Ein paar Gedanken über Realismus – in der Literatur

von
Armin A. Alexander

Im Prinzip scheint es einfach; auf der einen Seite die reine Fiktion und sie muß gar nicht so offensichtlich daher kommen wie im Genre des Fantasy- oder SF-Romans. Auf der andere Seite die literarischen Texte die sich – scheinbar – mit der Realität auseinandersetzen. Wenn von irgendwelchen Wesen mit übersinnlichen Kräften erzählt wird, weiß jeder; hier läßt der Autor seiner Phantasie die Zügel schießen. Aber der Umkehrschluß muß nicht zwingend auf Realismus schließen lassen. Die Geschichte eines Politikers der langsam in die Korruption abrutscht kann noch mehr ein Produkt der Phantasie des Autors sein. Auch wenn es auf den ersten Blick aussieht als würde hier ein aktuelles Tagesthema behandelt. Ob es sich – um bei diesem Beispiel zu bleiben – hierbei tatsächlich um Realismus handelt erweist sich erst im Detail. Wie glaubwürdig ist der Protagonist in seinem Denken und Handeln? Paßt die Entwicklung zur Persönlichkeit oder nicht? Stimmen die Rahmenbedingungen? Schon manche »Geschichte nach einer wahren Begebenheit« hat sich bei näherer Überprüfung als reine Fiktion entpuppt. Und nicht selten hat die vermeintlich fiktive Erzählung einen wahren Hintergrund.
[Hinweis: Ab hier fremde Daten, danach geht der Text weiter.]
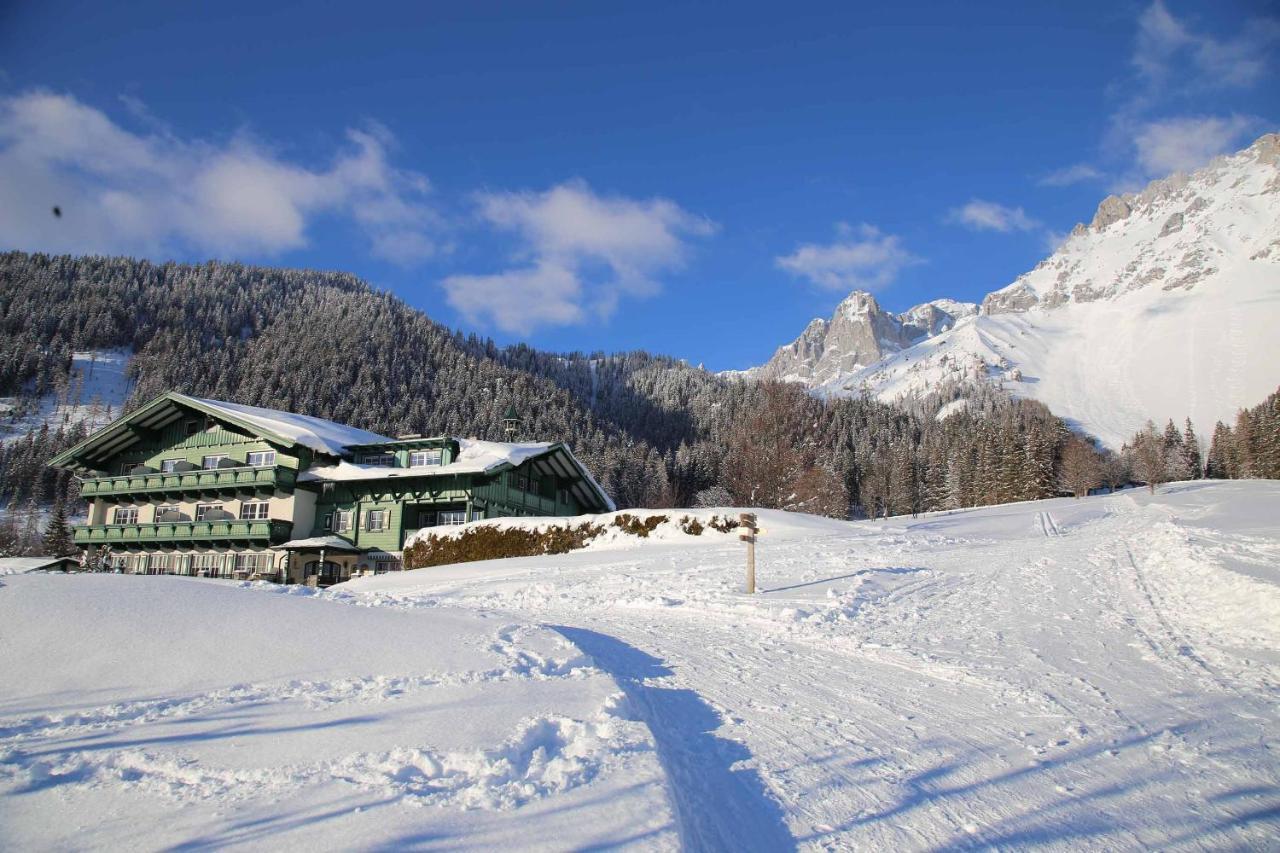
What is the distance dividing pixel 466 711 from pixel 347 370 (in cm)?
13687

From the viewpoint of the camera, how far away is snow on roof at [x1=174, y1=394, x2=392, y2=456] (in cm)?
3728

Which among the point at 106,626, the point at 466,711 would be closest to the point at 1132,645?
the point at 466,711

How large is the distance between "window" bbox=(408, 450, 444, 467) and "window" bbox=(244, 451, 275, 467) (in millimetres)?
7568

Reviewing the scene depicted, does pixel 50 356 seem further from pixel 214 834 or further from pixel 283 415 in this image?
pixel 214 834

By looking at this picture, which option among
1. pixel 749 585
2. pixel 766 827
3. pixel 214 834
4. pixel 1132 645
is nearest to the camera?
pixel 214 834

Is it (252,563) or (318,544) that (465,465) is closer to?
(318,544)

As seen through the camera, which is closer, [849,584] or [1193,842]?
[1193,842]

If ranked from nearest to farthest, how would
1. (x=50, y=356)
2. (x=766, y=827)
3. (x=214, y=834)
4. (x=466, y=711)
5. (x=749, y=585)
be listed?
(x=214, y=834)
(x=766, y=827)
(x=466, y=711)
(x=749, y=585)
(x=50, y=356)

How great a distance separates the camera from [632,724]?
235 inches

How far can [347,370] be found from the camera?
132125 millimetres

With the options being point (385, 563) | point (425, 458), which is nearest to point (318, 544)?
point (385, 563)

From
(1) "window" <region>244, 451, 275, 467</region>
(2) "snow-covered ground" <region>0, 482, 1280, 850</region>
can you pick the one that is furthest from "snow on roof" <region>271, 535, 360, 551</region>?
(2) "snow-covered ground" <region>0, 482, 1280, 850</region>

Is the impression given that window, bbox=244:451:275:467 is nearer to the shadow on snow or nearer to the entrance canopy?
the entrance canopy

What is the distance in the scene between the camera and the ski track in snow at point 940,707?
496 centimetres
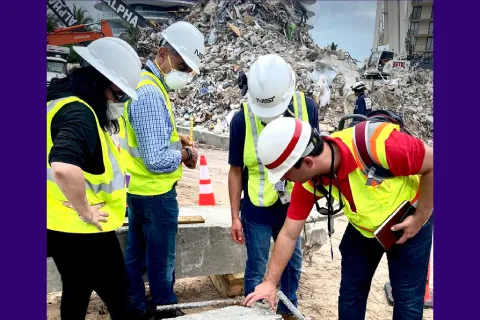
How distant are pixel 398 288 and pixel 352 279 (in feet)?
0.75

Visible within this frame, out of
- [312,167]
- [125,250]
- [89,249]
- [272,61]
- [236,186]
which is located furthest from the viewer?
[125,250]

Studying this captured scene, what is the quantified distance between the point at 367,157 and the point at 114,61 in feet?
4.14

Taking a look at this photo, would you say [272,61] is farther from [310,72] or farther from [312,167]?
[310,72]

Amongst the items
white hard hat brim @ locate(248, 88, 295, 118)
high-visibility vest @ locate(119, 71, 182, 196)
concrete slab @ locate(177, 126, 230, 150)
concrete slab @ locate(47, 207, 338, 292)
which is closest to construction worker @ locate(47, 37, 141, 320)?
high-visibility vest @ locate(119, 71, 182, 196)

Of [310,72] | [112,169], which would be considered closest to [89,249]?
[112,169]

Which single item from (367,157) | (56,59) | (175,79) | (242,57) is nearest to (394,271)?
(367,157)

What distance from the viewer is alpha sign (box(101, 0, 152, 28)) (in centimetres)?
1620

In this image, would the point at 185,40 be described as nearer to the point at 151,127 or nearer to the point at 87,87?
the point at 151,127

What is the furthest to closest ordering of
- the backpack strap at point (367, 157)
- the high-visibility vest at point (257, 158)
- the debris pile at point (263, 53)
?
the debris pile at point (263, 53)
the high-visibility vest at point (257, 158)
the backpack strap at point (367, 157)

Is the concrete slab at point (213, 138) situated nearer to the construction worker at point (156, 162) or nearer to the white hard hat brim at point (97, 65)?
the construction worker at point (156, 162)

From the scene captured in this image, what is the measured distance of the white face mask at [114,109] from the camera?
210cm

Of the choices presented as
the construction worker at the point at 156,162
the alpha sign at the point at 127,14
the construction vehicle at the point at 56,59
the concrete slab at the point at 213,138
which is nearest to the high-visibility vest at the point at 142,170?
the construction worker at the point at 156,162

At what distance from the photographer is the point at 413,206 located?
2.02 metres

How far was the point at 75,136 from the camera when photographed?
1768 mm
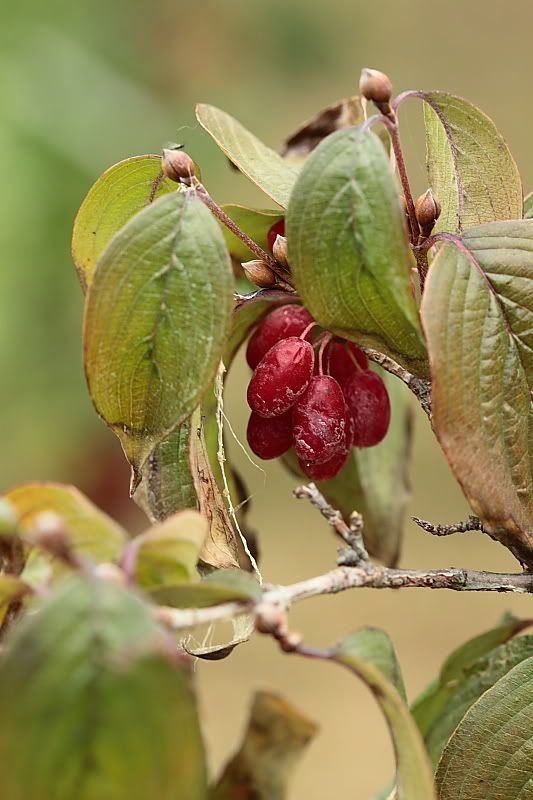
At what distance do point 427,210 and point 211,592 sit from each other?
0.51 feet

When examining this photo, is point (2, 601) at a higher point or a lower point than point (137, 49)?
lower

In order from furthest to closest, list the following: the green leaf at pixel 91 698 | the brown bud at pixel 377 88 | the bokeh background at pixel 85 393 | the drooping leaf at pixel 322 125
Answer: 1. the bokeh background at pixel 85 393
2. the drooping leaf at pixel 322 125
3. the brown bud at pixel 377 88
4. the green leaf at pixel 91 698

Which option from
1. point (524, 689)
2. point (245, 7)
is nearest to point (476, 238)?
point (524, 689)

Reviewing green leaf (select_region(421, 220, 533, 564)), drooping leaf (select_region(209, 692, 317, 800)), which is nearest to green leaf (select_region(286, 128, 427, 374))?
green leaf (select_region(421, 220, 533, 564))

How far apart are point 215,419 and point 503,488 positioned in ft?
0.46

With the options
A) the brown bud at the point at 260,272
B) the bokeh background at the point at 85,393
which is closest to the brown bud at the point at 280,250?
the brown bud at the point at 260,272

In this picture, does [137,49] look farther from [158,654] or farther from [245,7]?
[158,654]

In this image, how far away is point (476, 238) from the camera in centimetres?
31

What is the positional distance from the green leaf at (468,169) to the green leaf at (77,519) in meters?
0.18

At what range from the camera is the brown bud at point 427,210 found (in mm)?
328

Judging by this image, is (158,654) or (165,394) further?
(165,394)

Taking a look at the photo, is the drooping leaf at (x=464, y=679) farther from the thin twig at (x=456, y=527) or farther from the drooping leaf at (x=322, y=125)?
the drooping leaf at (x=322, y=125)

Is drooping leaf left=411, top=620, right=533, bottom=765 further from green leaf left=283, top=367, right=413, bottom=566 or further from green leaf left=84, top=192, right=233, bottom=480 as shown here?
green leaf left=84, top=192, right=233, bottom=480

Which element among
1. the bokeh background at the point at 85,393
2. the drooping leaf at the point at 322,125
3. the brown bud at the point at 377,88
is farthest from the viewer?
the bokeh background at the point at 85,393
Realismus bei einer Figur heißt auch nicht, daß einfach eine real existierende Person als Vorbild genommen wird. Abgesehen von den Problemen mit dem Persönlichkeitsrecht, das ein Autor auf sich lädt, nimmt er eine real existierende Person als Vorbild für seinen Protagonisten. Sondern Realismus heißt vor allem Glaubwürdigkeit. Wie glaubwürdig ist eine Geschichte, das ist die eigentliche Frage, wenn es um Realismus in der Literatur geht. Ein gern benutzter Kunstgriff nicht in nur in der Trivialliteratur – man denke dabei an das, was heute so alles unter dem Begriff »Historischer Roman« unters Volk, sprich die Leserschaft gebracht wird – rein fiktive Personen vor einem mehr oder weniger eindrucksvollen historischen Hintergrund handeln zu lassen. Wirklicher Realismus wird damit nicht erreicht.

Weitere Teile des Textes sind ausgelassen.